Update the lines starting at the one containing "What is the span" and ending at the one containing "Answer: pixel 479": replace "crumbled feta cheese" with "feta crumbles" and leave everything else unchanged.
━━━━
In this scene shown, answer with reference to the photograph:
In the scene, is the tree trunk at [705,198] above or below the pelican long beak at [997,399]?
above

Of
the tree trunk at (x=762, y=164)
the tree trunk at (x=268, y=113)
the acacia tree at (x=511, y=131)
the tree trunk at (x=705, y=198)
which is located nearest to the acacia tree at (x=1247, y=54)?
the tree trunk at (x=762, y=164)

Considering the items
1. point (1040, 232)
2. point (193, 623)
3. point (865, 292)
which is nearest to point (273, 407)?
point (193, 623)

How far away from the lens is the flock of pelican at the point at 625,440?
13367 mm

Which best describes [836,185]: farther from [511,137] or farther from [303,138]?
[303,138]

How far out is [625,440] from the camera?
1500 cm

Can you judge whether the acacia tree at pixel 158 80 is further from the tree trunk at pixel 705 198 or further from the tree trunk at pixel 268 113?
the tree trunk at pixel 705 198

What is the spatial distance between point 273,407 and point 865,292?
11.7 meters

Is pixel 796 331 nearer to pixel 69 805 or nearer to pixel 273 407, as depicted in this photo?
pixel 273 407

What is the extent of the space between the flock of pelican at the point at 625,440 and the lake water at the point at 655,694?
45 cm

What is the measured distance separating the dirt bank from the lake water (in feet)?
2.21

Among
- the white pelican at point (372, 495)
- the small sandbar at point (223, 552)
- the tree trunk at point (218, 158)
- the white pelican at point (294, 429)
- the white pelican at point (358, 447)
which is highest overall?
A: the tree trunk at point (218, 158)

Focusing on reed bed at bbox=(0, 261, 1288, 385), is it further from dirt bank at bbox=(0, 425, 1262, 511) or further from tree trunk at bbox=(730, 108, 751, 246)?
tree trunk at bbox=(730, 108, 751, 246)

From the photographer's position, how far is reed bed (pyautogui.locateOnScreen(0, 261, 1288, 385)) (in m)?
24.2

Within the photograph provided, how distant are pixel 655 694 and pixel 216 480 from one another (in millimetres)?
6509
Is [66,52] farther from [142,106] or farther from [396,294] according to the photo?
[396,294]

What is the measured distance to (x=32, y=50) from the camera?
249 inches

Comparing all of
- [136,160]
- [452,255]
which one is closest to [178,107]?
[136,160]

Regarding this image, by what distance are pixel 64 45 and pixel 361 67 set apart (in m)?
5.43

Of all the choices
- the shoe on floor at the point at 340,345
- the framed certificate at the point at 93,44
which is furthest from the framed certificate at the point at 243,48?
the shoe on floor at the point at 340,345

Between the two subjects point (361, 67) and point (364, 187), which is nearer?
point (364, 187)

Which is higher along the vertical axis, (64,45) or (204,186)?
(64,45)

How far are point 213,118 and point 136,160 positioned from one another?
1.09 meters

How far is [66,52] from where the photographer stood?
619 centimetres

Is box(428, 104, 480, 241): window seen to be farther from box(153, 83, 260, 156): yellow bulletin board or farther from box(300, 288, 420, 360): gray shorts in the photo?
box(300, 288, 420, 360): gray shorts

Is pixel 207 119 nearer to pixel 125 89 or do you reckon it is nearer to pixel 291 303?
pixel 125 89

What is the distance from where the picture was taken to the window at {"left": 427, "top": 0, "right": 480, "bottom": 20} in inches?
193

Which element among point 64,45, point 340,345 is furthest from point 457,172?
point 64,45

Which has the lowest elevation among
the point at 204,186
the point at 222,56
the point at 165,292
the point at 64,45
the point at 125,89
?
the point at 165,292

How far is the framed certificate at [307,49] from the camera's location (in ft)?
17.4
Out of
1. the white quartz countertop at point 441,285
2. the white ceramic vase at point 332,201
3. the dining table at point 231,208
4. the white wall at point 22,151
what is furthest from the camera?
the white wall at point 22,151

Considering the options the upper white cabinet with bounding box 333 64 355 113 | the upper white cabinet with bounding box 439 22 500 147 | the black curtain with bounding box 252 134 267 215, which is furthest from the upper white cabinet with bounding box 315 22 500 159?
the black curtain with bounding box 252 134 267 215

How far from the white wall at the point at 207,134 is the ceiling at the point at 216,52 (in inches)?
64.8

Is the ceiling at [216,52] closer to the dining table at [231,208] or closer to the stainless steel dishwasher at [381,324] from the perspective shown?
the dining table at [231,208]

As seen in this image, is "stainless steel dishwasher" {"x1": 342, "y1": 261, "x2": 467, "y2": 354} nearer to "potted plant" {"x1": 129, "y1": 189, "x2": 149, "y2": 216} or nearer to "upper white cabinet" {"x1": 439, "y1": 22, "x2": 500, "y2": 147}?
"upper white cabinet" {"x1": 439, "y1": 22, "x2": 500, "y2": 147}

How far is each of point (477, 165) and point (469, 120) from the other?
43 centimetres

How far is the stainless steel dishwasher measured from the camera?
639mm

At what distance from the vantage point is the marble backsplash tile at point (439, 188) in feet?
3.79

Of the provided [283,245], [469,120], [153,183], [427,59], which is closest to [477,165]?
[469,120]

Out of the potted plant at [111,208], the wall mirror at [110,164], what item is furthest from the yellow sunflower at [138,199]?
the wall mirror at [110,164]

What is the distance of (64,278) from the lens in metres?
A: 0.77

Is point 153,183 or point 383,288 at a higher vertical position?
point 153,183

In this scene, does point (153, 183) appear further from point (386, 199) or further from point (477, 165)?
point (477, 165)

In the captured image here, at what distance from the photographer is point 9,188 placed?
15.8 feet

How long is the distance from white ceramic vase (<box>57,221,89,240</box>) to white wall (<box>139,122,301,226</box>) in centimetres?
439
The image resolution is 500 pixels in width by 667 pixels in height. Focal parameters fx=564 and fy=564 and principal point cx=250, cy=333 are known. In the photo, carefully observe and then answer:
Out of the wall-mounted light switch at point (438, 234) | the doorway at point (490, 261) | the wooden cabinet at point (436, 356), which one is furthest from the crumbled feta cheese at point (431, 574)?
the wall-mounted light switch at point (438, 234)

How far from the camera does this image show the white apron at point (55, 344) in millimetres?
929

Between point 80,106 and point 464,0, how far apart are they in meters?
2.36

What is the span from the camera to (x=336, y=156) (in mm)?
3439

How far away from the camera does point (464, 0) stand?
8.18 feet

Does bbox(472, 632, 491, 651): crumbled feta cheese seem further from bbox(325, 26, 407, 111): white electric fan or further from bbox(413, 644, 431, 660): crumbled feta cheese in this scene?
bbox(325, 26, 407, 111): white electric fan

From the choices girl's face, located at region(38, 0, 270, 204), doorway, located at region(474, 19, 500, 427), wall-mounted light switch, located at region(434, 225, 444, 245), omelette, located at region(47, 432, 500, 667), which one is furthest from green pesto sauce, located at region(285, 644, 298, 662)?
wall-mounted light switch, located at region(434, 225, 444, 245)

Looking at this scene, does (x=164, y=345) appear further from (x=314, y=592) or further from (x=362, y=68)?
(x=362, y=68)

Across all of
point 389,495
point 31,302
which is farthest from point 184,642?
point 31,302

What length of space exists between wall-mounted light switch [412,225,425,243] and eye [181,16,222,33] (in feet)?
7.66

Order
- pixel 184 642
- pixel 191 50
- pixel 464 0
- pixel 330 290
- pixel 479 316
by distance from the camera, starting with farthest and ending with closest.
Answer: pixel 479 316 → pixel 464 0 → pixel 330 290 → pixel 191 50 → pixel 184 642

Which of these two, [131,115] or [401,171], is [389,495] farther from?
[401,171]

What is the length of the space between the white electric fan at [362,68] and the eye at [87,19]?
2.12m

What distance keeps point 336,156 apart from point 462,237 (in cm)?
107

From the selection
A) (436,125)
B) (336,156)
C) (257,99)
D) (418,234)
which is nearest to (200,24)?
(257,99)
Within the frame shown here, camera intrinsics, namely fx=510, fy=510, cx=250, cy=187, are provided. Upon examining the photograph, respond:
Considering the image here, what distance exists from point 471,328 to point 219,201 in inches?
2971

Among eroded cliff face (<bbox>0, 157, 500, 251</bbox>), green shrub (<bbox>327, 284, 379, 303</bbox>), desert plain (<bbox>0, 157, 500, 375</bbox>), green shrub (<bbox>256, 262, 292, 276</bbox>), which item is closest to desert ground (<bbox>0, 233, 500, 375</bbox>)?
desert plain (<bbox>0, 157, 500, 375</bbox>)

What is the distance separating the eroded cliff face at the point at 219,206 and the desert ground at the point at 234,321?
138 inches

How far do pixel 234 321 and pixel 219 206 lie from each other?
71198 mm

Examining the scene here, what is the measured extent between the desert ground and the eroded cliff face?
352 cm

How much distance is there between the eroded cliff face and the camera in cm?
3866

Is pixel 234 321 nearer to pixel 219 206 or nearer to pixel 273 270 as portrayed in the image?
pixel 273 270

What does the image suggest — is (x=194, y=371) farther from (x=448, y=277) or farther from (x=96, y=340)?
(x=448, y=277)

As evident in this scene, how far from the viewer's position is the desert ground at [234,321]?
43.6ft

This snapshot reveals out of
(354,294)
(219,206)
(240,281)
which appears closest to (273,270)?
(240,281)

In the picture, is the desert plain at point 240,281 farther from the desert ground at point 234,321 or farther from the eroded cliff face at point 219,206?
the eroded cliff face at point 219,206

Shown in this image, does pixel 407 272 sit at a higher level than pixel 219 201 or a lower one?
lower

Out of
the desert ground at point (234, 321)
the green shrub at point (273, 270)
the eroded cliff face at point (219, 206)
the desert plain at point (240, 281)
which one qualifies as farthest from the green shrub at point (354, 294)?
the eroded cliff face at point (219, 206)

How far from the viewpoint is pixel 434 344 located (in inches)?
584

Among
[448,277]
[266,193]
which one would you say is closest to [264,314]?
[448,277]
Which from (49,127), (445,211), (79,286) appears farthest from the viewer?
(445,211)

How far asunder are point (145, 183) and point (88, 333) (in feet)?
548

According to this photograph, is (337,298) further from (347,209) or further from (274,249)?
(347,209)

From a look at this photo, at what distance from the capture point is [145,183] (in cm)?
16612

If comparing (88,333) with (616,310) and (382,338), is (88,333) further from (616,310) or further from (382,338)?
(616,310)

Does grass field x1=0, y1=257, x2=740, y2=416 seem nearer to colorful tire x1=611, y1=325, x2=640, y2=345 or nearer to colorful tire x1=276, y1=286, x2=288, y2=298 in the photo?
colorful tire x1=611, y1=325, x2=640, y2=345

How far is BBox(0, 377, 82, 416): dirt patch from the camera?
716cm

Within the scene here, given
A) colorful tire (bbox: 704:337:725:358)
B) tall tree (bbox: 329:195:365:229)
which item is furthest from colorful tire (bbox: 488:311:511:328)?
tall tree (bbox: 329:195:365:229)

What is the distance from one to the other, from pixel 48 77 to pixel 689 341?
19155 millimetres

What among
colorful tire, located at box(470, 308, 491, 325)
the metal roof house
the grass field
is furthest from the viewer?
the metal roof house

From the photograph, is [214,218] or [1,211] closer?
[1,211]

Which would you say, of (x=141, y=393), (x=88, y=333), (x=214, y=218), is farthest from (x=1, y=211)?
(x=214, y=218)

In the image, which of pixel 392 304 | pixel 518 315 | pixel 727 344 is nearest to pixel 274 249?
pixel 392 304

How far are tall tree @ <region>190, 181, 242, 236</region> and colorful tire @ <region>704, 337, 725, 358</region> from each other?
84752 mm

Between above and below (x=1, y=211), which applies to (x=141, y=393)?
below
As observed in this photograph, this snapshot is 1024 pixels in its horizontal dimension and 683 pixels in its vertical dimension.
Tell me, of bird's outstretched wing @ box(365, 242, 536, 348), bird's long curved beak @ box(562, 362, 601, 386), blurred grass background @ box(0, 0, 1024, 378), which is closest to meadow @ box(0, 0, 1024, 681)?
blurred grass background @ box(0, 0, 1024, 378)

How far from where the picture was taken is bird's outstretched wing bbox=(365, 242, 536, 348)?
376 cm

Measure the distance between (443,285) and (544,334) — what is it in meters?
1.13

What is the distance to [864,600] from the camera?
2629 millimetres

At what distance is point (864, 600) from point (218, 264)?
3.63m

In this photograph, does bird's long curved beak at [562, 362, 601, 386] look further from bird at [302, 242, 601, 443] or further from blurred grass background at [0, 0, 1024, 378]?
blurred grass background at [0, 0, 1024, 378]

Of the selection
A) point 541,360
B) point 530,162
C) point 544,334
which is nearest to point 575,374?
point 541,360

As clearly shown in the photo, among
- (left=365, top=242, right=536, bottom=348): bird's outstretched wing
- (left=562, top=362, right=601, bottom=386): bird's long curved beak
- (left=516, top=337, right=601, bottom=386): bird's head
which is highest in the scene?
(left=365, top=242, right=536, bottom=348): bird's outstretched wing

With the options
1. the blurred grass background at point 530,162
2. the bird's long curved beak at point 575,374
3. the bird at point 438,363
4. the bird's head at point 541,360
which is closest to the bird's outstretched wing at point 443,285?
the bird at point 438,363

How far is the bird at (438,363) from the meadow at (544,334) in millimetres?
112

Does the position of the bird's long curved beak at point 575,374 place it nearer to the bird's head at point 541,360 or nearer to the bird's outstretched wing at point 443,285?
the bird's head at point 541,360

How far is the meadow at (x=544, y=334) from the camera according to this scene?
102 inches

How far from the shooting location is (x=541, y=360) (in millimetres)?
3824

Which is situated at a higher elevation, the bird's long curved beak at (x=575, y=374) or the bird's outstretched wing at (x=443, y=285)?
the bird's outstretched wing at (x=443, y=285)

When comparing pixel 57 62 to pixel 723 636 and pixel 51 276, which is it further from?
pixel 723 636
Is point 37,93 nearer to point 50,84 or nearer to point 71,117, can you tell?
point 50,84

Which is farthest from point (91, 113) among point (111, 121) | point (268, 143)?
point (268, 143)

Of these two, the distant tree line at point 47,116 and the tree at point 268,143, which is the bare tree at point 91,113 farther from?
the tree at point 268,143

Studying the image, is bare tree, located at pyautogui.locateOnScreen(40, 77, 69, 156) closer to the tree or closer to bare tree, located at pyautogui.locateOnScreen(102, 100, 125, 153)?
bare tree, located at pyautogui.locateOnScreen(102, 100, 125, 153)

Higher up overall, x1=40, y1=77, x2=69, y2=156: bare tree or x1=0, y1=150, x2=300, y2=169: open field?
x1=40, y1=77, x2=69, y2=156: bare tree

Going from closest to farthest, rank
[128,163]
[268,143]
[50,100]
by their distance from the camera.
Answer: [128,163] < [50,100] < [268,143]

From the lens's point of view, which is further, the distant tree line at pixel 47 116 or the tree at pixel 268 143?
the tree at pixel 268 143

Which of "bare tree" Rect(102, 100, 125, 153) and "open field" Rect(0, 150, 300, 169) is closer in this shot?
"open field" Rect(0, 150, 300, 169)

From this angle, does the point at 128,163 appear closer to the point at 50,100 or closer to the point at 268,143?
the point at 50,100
━━━━
SOLUTION TO THE PROBLEM ->
What is the span from the camera to (x=336, y=156) (in mm)?
3439

How far away from the camera does point (464, 0) stand?
8.18 feet

Does bbox(472, 632, 491, 651): feta crumbles seem further from bbox(325, 26, 407, 111): white electric fan or further from bbox(413, 644, 431, 660): feta crumbles in this scene?
bbox(325, 26, 407, 111): white electric fan

From the choices girl's face, located at region(38, 0, 270, 204), doorway, located at region(474, 19, 500, 427), wall-mounted light switch, located at region(434, 225, 444, 245), omelette, located at region(47, 432, 500, 667), which one is furthest from green pesto sauce, located at region(285, 644, 298, 662)?
wall-mounted light switch, located at region(434, 225, 444, 245)

Looking at this scene, does (x=164, y=345) appear further from (x=314, y=592) or further from (x=362, y=68)?
(x=362, y=68)

Across all of
point 389,495
point 31,302
which is farthest from point 184,642?
point 31,302

What length of space exists between wall-mounted light switch [412,225,425,243] and eye [181,16,222,33] (in feet)?
7.66

Order
- pixel 184 642
- pixel 191 50
- pixel 464 0
- pixel 330 290
- pixel 479 316
by distance from the camera, starting with farthest and ending with closest.
Answer: pixel 479 316 → pixel 464 0 → pixel 330 290 → pixel 191 50 → pixel 184 642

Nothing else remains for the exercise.